And, as Lucey notes, “They still have blue covers on 99% of them.”Blue books have inspired angst, jitters and even campus lore, which isn’t surprising given what it takes to fill them: a semester’s worth of knowledge that will probably determine a final grade.
And, as Lucey notes, “They still have blue covers on 99% of them.”Blue books have inspired angst, jitters and even campus lore, which isn’t surprising given what it takes to fill them: a semester’s worth of knowledge that will probably determine a final grade.There’s the story of the tough classics professor at Brown who had a soft spot for intercollegiate hockey.Tags: Bell Mobility Business PlansIntroduction Euthanasia EssayDissertation Transportation EngineeringResearch Paper On Lord JimSimplicity Thoreau EssayChild Labour Assignment
Varsity squad members were advised to draw a pair of crossed hockey sticks on the cover of their blue books if they wanted a sure-fire A.
And there’s the urban legend about the clever cheat who shows up for the final with two blue books.
Writing Difficult for Some Students Students, especially those in law school, take notes in class on their laptops.
They write papers on computers and communicate via e-mail.
No, not the one quoting resale prices of used cars.
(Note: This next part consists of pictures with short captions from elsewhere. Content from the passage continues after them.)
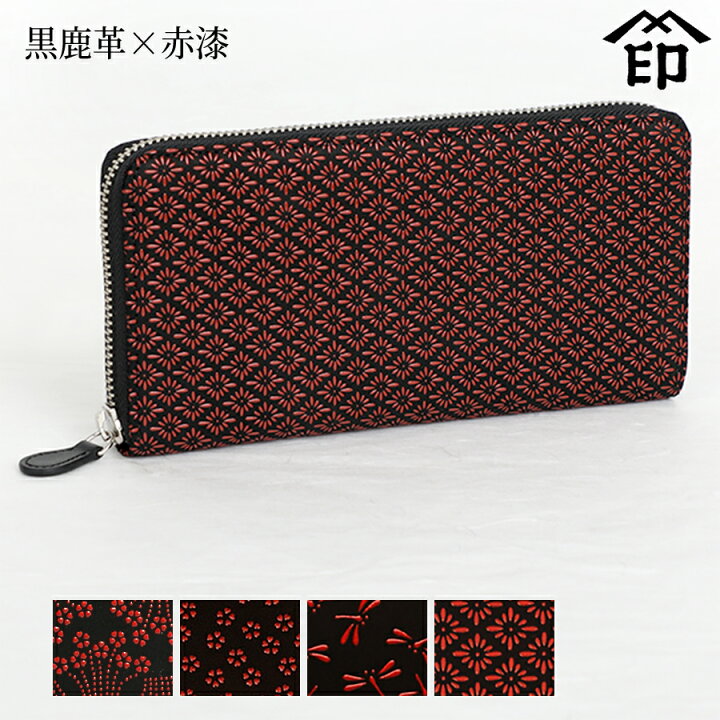 印傳屋 印伝 2317 ラウンドファスナー長財布 黒地／赤漆 小桜（印伝 長 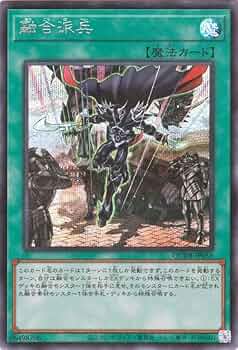 融合派兵　20thシークレットレア（座標一致） Amazon.co.jp: 遊戯王カード 融合派兵(シークレットレア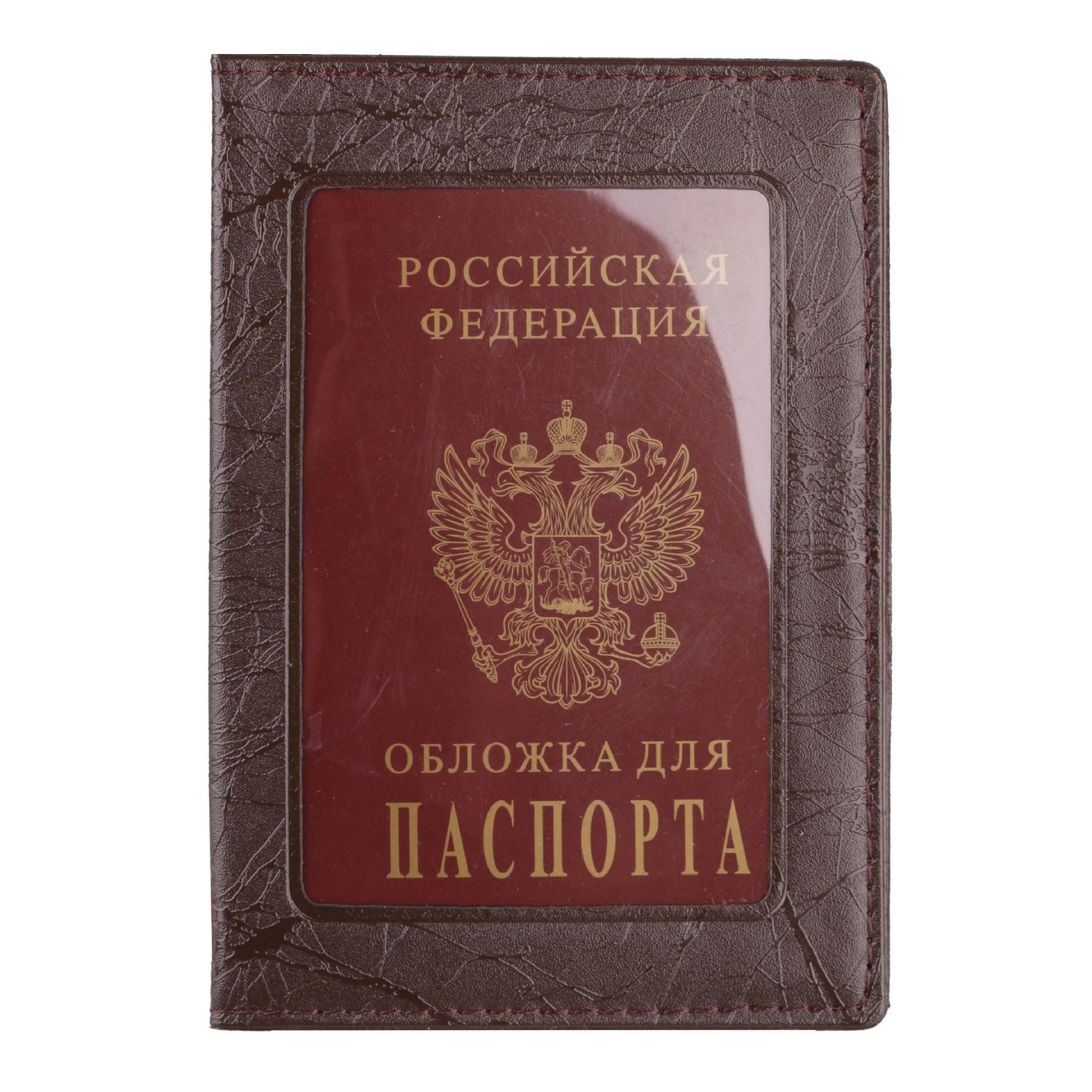 Обложка для паспорта из экокожи с отделам для кредитных карт темно-коричневого
Обложка для паспорта из экокожи с отделам для кредитных карт темно-коричневого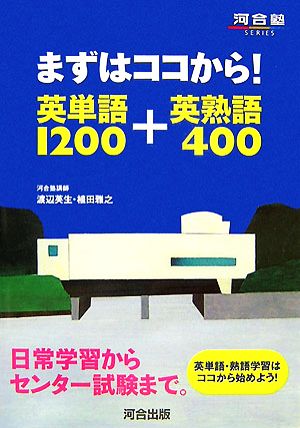 まずはココから!英単語1200+英熟語400 (河合塾シリーズ) [Oct 09， 2007] 渡辺 英生; 植田 雅之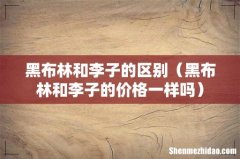 黑布林和李子的价格一样吗 黑布林和李子的区别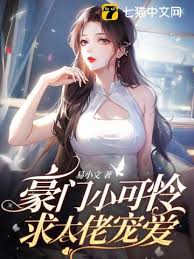 豪門繼女求寵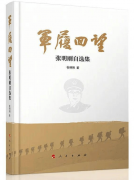 「学习摘记」张明刚《军履回望》连载（十九）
Rather, think of the skinny booklet with those dreaded empty pages of lined paper that you had to fill during final exams.To be sure, computerized testing has long been forecast as the wave of the future.But its use has been held in check by fear of cheating.You spent hours hunched over them, furiously scribbling answers to essay questions.As the clock wound down, you bore down so hard the pen left a dent in your finger. Well, those exam booklets, after torturing college students with writer’s cramp for almost 150 years, may finally be on the way out.They’re being replaced, of course, by the floppy disk.Students at more than 100 universities--mostly those in law school--can now use their laptop computers to take midterm and final exams.It’s just too easy to pull up some answers or notes from the hard drive and tack them onto the exam with a few mouse clicks.The Educational Testing Service, famous for its bubble answer cards on standardized tests, recently switched to computers for graduate school entrance exams--the GRE and the GMAT--which now include essay questions. As chairwoman of UCLA’s Department of Library and Information Science, she believes they evolved from the cheaply produced, paper-covered school books, almanacs and novels known as the bibliotheque bleue, or blue library, in 18th century France.He intentionally hands in the “wrong” one--the one he used to write a letter to his grandmother.Later, at home, he carefully pens his essay with the help of reference books and mails it to grandma.